» **WHAT THE EXERCISE ASKS**
Could you work out how many lines in the material below hold the word "Connochaetes"? Give only the number in reply.
*** Opening of LISTED RECORDS ***
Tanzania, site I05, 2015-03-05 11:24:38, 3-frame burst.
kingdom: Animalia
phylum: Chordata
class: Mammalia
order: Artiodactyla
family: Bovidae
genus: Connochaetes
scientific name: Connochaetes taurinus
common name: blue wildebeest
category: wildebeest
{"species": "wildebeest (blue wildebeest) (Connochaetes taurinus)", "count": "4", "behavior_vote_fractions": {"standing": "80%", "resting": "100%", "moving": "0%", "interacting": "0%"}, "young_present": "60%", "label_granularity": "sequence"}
*** Close of LISTED RECORDS ***
*** Opening of LISTED RECORDS ***
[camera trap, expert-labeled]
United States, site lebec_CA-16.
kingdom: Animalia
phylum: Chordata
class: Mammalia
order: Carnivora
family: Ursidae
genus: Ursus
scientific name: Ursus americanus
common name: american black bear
*** Close of LISTED RECORDS ***
*** Opening of LISTED RECORDS ***
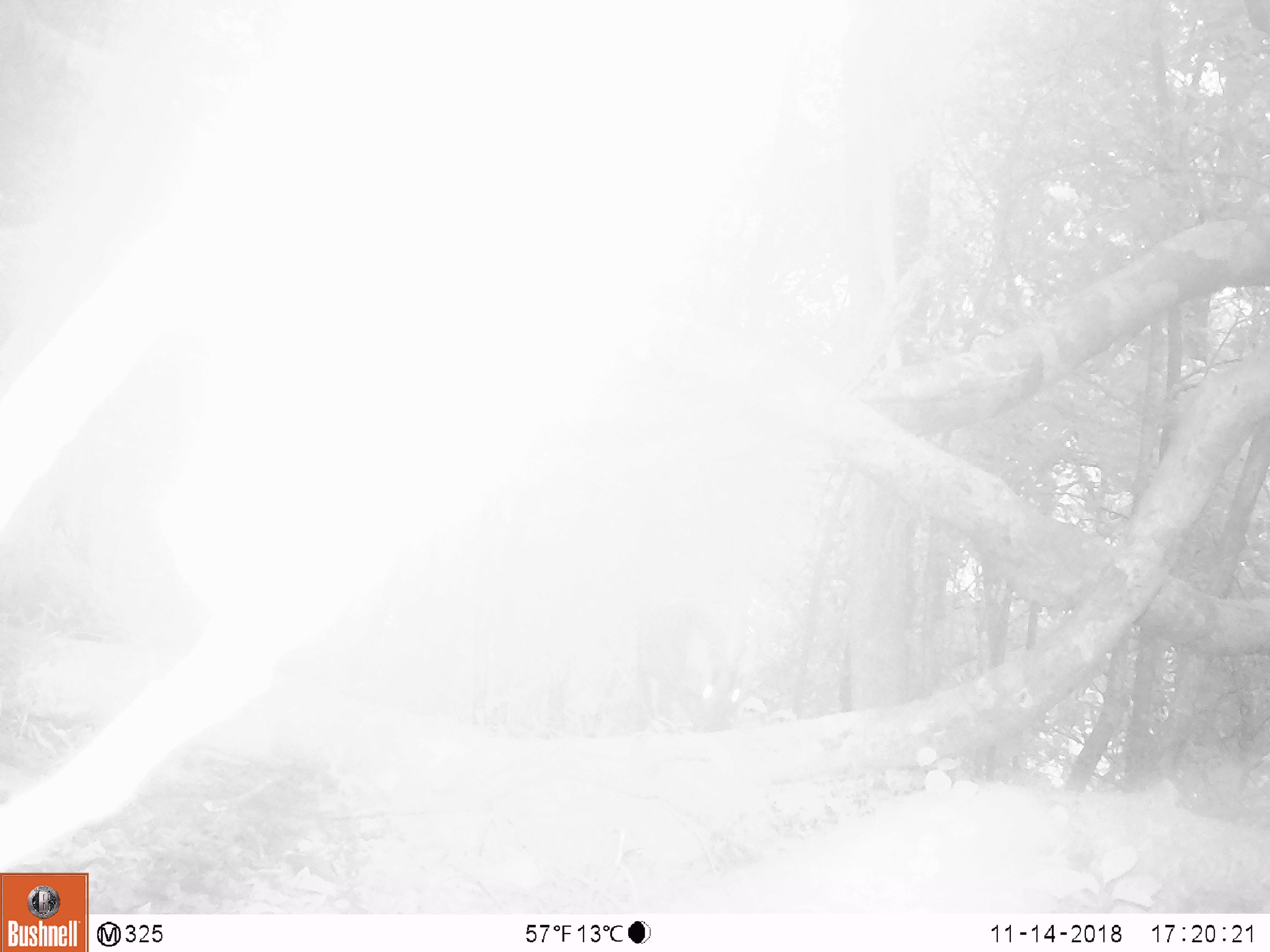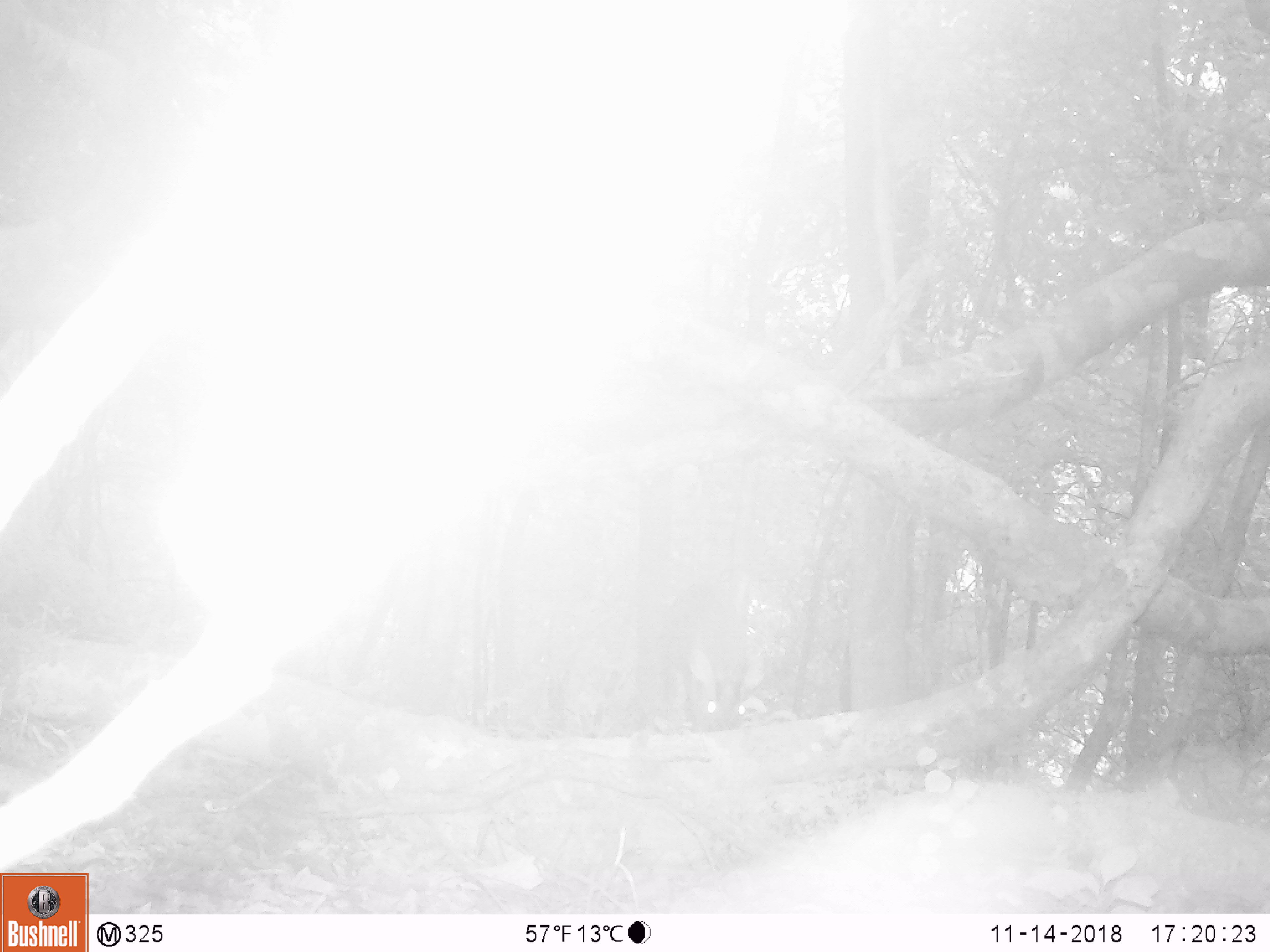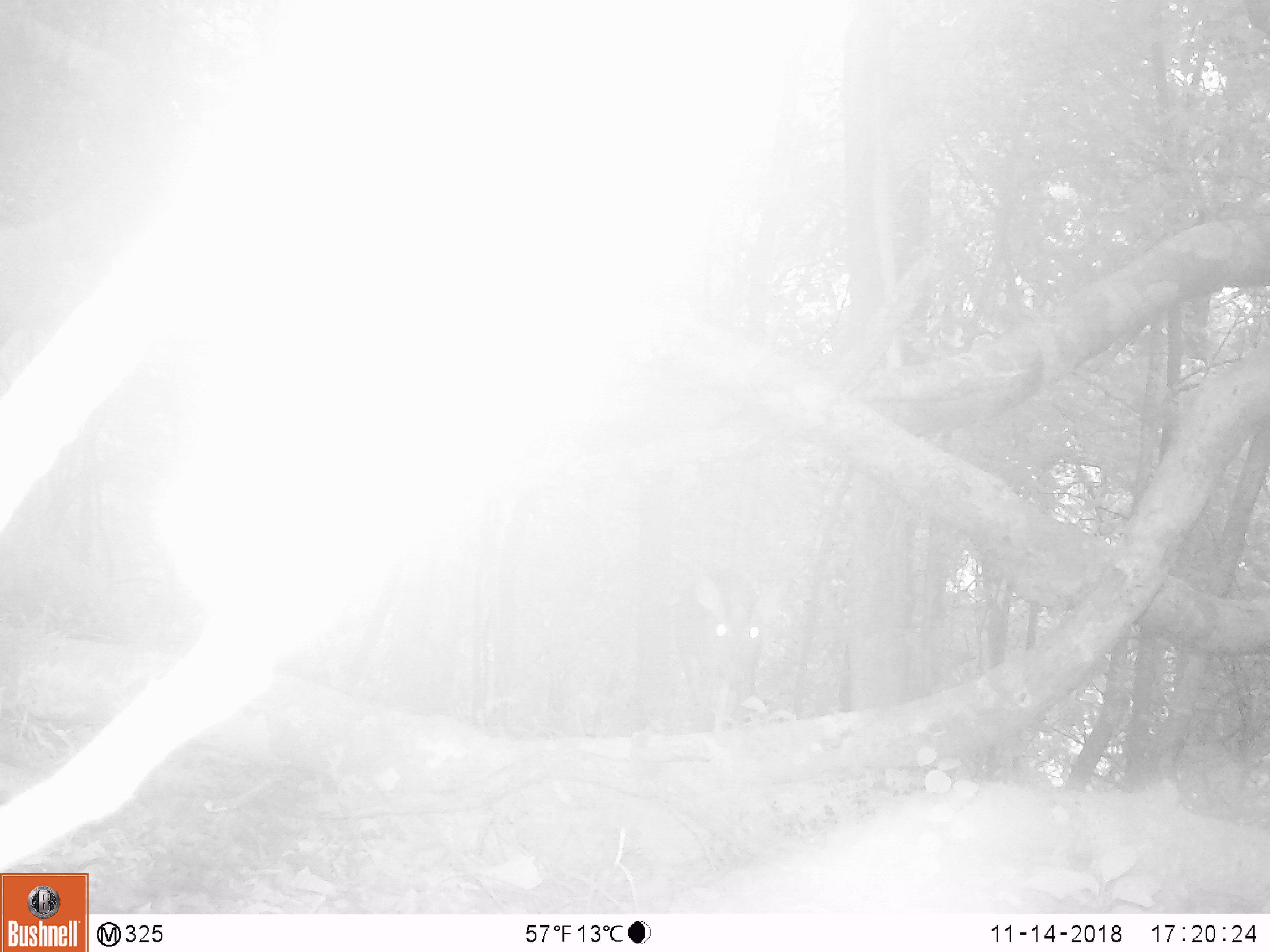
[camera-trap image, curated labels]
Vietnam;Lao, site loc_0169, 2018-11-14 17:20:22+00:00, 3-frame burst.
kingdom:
*** Close of LISTED RECORDS ***
» **RESPONSE TO THE TASK**
3